_PROMPT_. Count how many lines in the items below contain the string "locate", and reply with that number alone.
==== RECORDS FOR PROCESSING ====
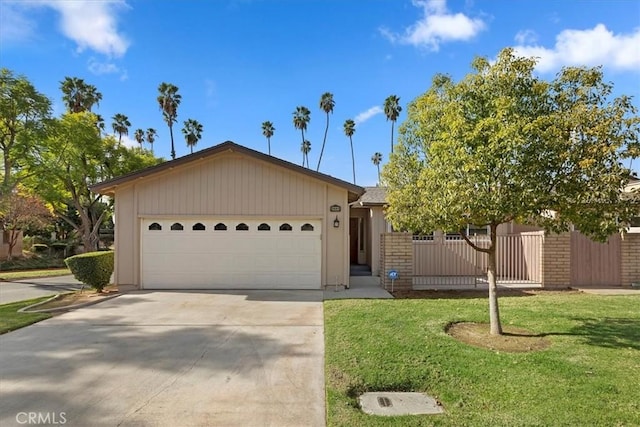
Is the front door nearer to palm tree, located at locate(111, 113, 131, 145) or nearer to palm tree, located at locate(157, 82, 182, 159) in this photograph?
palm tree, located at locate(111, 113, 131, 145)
====
==== RECORDS FOR PROCESSING ====
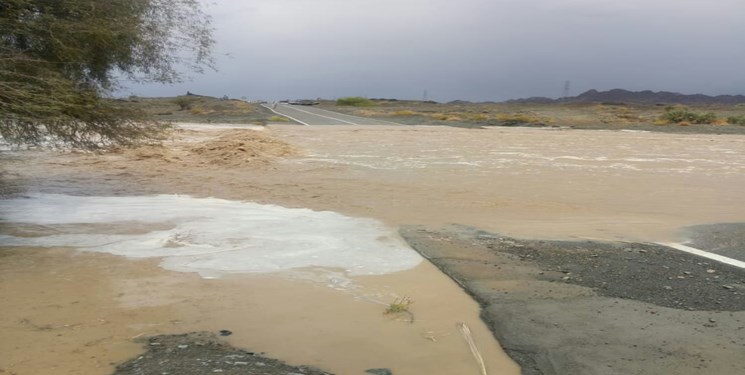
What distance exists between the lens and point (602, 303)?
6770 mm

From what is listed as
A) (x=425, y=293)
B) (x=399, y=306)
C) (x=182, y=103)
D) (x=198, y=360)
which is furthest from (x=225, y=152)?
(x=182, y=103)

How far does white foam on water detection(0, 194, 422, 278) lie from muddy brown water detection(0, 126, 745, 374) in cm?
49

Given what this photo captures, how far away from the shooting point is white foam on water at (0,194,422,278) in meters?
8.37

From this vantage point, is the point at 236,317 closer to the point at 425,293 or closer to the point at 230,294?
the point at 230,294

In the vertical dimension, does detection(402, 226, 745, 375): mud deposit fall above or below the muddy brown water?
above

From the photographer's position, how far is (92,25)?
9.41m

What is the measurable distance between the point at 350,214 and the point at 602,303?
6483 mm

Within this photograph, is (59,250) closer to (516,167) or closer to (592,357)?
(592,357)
====
_OUTPUT FOR THIS TASK_. 2